Production: swap in mem0
The hand-rolled version is enough to learn on, but production introduces the mem0 middleware:
- LLM judge, two phases: extract (pull candidate memories) → update (compare against existing memories, pick one op)
- Four ops:
ADD / UPDATE / DELETE / NONE— when a new fact conflicts with an old memory, the judge may UPDATE or DELETE the old one - ~500–2000ms per
add(); the op log goes to SQLite, queryable viamemory.history() - Three-dimensional namespace (logical, not physical isolation):
user_id(permanent) /agent_id(per-agent) /run_id(per-session), all sharing one vector DB via metadata filtering - 12 vector backends: default Qdrant (note: defaults to
/tmp, wiped on restart), production uses Milvus (milvusdb/milvus:v2.5.11,localhost:19530, volume-mounted) - LangChain wiring:
@tool-decoratedsearch_memories/save_memory, bound viallm.bind_tools()— the agent decides when to call
What this signals
- Memory is a system, not an API: short-term (truncation/compression) + long-term (Direct/RAG) + a scheduling hub, working together
- Writes are judged: a three-trigger gate, not "remember everything" nor "remember nothing"

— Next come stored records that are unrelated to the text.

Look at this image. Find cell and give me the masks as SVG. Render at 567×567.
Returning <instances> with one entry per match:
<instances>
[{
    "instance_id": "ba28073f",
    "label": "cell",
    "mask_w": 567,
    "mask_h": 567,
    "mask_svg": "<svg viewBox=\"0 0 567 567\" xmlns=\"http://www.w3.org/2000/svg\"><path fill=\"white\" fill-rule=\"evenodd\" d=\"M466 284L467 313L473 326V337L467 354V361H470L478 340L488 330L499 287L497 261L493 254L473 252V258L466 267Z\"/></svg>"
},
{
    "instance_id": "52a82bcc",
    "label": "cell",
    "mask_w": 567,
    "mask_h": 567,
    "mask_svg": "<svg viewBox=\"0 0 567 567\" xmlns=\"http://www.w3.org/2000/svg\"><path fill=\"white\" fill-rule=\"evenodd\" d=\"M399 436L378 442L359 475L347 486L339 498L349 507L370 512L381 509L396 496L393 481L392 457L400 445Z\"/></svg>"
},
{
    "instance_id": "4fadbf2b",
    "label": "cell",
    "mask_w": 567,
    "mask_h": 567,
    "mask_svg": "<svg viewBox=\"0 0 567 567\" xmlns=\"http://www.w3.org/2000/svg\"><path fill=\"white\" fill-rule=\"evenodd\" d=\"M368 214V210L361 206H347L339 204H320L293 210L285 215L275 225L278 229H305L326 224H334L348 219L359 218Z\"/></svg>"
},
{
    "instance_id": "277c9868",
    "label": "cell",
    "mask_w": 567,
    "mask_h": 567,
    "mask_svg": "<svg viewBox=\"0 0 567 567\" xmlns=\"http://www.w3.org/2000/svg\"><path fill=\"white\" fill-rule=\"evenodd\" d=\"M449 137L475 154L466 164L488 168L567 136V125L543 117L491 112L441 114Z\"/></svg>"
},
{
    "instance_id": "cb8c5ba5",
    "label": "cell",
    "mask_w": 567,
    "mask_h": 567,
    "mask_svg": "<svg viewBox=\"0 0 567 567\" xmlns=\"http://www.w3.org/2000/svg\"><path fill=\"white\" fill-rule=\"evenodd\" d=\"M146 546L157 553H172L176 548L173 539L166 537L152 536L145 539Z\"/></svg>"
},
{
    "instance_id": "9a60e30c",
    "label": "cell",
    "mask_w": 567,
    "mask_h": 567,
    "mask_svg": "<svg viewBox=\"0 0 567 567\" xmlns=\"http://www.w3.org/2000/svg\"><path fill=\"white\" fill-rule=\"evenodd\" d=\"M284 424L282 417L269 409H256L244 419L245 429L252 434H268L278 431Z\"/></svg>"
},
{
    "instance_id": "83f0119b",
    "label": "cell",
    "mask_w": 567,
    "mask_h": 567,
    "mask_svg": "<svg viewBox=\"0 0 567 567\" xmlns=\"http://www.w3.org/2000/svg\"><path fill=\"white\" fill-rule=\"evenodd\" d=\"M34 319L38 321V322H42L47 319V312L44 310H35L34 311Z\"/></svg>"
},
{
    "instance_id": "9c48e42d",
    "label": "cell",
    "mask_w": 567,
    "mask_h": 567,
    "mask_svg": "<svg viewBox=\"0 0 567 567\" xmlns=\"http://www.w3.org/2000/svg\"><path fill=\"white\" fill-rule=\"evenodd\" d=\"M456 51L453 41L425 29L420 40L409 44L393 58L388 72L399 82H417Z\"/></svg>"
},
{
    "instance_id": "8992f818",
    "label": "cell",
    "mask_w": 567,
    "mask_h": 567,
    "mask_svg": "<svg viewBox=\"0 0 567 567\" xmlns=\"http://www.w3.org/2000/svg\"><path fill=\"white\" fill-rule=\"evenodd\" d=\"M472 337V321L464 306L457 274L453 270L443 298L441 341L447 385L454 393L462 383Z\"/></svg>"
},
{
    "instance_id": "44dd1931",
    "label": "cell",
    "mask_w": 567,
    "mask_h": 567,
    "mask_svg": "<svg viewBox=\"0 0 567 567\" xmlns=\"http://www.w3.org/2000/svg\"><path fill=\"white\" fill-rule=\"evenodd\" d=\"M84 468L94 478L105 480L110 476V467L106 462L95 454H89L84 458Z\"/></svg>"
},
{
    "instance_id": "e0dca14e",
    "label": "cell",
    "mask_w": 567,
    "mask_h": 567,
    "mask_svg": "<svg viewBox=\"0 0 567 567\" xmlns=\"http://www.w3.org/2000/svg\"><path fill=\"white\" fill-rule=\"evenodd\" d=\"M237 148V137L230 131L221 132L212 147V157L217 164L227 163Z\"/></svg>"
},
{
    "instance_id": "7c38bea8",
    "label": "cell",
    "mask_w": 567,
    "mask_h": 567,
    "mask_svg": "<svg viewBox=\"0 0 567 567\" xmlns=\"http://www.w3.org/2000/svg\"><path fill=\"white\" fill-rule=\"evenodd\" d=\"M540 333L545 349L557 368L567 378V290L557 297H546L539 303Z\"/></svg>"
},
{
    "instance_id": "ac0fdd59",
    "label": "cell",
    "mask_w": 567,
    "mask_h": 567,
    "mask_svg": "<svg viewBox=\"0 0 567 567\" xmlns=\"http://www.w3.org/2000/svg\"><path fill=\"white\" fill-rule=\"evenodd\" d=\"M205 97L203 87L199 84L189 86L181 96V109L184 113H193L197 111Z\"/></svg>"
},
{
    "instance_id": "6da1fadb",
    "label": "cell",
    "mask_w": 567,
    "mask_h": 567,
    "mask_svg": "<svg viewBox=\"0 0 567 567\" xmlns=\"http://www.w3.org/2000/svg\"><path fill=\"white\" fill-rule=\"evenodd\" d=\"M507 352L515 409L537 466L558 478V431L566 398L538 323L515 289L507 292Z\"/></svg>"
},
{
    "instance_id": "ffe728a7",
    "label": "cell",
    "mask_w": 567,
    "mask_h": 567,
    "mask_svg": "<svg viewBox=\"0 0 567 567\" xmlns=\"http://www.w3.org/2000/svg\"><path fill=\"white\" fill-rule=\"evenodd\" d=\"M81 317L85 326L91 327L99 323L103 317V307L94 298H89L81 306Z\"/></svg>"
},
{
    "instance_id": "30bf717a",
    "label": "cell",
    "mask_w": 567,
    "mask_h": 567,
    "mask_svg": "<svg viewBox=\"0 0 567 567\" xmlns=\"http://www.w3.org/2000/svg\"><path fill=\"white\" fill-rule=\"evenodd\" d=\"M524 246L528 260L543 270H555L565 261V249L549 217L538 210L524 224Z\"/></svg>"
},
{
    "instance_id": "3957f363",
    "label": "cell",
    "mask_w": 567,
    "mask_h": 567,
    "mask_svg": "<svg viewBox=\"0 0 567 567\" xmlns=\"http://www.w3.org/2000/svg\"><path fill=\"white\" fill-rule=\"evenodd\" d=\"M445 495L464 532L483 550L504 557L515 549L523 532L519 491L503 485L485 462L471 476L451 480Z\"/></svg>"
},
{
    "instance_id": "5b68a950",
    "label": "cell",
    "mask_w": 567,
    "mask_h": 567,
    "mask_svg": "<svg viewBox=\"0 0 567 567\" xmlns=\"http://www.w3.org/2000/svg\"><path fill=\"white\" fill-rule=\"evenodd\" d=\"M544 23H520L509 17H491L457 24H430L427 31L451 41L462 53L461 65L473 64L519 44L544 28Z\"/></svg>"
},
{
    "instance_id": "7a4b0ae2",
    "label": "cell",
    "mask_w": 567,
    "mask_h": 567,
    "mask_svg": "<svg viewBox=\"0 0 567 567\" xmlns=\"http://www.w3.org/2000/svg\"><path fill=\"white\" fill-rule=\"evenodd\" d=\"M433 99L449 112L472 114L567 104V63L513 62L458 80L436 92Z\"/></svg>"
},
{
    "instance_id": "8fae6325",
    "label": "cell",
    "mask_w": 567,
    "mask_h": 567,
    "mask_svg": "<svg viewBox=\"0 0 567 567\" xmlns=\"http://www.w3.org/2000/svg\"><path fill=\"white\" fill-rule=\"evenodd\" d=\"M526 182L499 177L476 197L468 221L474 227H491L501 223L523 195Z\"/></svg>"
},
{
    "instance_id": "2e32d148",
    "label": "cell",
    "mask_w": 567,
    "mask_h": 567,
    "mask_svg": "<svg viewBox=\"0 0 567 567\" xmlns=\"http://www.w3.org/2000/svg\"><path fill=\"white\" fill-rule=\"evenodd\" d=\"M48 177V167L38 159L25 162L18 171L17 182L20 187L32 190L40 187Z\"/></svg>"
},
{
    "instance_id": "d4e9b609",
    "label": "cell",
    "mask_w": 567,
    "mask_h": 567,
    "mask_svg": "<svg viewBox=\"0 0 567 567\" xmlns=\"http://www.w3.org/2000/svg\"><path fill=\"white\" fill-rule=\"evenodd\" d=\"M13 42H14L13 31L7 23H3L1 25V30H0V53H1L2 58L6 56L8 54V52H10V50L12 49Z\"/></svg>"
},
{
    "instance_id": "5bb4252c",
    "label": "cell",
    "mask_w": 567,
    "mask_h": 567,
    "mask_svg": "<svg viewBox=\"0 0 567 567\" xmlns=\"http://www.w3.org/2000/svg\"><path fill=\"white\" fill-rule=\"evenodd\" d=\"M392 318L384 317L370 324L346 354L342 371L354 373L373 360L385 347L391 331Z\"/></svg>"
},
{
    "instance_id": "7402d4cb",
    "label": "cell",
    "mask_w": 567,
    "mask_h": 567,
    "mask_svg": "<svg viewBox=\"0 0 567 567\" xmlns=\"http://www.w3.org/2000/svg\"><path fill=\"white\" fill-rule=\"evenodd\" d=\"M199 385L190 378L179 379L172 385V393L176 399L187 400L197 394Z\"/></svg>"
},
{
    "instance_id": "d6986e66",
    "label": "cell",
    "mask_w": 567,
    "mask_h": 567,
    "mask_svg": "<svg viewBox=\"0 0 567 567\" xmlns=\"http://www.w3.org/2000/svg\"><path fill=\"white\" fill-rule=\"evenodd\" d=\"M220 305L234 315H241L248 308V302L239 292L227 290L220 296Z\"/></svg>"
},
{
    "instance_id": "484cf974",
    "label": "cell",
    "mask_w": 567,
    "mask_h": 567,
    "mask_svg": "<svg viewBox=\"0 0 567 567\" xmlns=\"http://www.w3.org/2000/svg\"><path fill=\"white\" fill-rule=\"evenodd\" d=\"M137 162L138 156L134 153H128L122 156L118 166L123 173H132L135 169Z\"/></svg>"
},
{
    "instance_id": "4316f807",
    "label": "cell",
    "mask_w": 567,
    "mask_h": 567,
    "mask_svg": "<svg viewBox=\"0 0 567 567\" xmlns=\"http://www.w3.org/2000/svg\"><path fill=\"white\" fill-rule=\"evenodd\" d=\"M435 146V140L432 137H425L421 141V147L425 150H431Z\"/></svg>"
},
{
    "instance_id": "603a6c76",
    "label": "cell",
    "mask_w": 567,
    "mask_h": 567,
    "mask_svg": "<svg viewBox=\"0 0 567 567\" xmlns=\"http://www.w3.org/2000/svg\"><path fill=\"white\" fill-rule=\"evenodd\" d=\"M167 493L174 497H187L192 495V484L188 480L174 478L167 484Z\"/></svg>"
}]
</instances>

- Hand-rolled → production: understanding the internals lets you switch cleanly to mem0 and reason about its namespace / judge / backend trade-offs
- Multi-framework: LangChain for chat, LlamaIndex for retrieval, mem0 for memory, Milvus for vectors
What the demo replays
The demo replays the full MemoryManager chain: short-term messages accumulate to MAX_HISTORY=20 → front 50% folds into compressed_context → a candidate fact passes the factuality/stability/cross-session gate → MEMORY.md crosses 2000 tokens and flips Direct→RAG → the mem0 LLM judge picks UPDATE among ADD/UPDATE/DELETE/NONE to resolve a conflict. All parameters (20 / 2000 / three triggers / four ops) come from the Part 8 courseware; no live LLM/Milvus calls.